A Survey of Temporal Credit Assignment in Deep Reinforcement Learning
Eduardo Pignatelli, Johan Ferret, Matthieu Geist, Thomas Mesnard, Hado, van Hasselt, Olivier Pietquin, Laura Toni

TL;DR
This survey reviews the state of the art in Temporal Credit Assignment in deep reinforcement learning, proposing a unifying formalism, analyzing challenges, and discussing evaluation protocols to advance understanding and research in the field.
Contribution
It introduces a unifying formalism for credit, compares algorithms, and provides a comprehensive overview of challenges and evaluation methods in Temporal Credit Assignment for deep RL.
Findings
Proposes a formalism for credit that enables algorithm comparison.
Analyzes challenges like delayed effects and lack of influence.

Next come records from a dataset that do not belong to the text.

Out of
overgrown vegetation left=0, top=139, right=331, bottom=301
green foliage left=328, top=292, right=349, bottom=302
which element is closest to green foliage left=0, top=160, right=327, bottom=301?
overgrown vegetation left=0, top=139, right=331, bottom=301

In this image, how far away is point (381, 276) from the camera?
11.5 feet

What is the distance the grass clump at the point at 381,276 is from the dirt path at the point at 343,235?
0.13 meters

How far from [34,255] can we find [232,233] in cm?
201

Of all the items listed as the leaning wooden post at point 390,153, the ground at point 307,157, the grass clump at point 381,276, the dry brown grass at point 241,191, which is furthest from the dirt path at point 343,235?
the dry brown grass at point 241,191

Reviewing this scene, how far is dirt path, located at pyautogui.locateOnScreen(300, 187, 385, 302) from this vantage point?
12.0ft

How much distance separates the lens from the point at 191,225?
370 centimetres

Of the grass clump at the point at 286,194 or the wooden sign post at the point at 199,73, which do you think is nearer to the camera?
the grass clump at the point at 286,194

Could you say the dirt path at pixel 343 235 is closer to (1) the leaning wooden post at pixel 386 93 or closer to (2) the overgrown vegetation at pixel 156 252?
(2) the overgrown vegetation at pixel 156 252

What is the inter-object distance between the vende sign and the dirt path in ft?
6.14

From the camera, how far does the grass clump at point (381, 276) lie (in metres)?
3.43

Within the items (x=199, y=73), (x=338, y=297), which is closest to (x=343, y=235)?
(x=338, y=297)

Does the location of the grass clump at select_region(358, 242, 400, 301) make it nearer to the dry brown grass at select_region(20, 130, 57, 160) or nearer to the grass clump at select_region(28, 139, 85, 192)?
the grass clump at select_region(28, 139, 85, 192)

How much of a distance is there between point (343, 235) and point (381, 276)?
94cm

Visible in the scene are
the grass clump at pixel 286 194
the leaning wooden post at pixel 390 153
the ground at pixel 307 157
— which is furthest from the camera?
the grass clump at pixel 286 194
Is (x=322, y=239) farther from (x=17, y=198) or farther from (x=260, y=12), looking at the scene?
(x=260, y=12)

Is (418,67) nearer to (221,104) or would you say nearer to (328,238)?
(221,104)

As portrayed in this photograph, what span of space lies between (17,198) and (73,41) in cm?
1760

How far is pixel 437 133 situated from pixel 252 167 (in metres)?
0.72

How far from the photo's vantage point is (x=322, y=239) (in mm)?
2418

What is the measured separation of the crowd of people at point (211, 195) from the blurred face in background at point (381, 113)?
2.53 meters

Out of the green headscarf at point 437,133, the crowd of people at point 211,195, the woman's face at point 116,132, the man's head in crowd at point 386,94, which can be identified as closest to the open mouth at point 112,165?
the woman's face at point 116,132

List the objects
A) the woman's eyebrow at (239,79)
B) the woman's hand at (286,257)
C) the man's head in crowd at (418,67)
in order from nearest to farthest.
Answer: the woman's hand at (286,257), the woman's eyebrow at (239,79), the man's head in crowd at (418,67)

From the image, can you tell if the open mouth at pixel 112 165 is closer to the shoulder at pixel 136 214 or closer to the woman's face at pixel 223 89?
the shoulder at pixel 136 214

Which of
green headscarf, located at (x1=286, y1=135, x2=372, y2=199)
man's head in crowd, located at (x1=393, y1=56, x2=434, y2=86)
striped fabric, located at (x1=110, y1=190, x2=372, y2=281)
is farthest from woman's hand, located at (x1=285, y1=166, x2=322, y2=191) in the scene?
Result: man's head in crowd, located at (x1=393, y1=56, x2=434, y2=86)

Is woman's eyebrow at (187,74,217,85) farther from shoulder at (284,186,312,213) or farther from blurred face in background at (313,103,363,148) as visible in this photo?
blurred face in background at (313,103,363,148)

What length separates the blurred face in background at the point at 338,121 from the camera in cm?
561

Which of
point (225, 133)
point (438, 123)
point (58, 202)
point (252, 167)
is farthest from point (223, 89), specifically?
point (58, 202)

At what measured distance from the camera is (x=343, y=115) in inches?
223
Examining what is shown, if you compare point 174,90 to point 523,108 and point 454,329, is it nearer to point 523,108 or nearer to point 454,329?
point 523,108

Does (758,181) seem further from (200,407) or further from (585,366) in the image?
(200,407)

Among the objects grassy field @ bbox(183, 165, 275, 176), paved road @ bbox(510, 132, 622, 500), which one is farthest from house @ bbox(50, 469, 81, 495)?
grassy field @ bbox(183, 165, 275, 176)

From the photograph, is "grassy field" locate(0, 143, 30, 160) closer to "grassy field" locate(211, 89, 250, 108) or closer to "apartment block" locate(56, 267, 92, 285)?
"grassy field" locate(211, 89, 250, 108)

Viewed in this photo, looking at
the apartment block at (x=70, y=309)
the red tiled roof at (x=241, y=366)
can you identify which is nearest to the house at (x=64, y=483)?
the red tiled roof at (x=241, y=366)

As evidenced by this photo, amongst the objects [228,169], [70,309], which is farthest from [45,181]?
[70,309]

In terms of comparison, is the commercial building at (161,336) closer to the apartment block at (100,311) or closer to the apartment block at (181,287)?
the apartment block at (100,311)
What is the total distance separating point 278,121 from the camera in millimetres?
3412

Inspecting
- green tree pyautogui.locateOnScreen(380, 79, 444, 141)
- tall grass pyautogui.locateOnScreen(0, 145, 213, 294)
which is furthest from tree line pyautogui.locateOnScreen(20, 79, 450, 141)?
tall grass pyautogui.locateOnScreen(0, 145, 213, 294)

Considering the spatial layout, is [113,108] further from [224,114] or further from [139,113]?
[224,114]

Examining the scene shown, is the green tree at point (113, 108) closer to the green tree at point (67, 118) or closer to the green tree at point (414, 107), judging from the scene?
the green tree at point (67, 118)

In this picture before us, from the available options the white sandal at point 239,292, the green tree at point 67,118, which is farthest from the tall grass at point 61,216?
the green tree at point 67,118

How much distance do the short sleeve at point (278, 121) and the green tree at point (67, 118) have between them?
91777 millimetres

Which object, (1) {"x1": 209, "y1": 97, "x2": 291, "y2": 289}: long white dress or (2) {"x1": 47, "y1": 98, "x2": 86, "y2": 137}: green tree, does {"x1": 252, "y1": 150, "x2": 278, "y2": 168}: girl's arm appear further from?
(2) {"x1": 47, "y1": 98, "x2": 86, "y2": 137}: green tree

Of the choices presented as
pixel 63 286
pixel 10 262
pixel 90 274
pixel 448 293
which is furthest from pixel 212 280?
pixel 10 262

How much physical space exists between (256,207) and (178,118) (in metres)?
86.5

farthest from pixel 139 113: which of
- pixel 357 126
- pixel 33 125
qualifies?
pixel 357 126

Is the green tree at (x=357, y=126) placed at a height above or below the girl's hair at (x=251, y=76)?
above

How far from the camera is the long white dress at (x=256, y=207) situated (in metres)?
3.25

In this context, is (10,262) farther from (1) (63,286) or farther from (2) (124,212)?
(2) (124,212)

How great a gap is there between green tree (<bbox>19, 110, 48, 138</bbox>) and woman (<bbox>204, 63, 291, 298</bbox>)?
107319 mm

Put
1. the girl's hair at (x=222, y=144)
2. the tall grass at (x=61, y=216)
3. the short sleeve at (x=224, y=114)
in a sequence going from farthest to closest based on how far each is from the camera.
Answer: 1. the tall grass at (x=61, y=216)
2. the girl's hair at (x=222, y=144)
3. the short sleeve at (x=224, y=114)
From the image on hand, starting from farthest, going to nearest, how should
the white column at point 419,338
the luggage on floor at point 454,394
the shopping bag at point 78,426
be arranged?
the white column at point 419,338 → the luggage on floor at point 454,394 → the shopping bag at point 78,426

Suggests evaluation protocols and future research directions.
Abstract
The Credit Assignment Problem (CAP) refers to the longstanding challenge of Reinforcement Learning (RL) agents to associate actions with their long-term consequences. Solving the CAP is a crucial step towards the successful deployment of RL in the real world since most decision problems provide feedback that is noisy, delayed, and with little or no information about the causes. These conditions make it hard to distinguish serendipitous outcomes from those caused by informed decision-making. However, the mathematical nature of credit and the CAP remains poorly understood and defined. In this survey, we review the state of the art of Temporal Credit Assignment (CA) in deep RL. We propose a unifying formalism for credit that enables equitable comparisons of state-of-the-art algorithms and improves our understanding of the trade-offs between the various methods. We cast the CAP as the…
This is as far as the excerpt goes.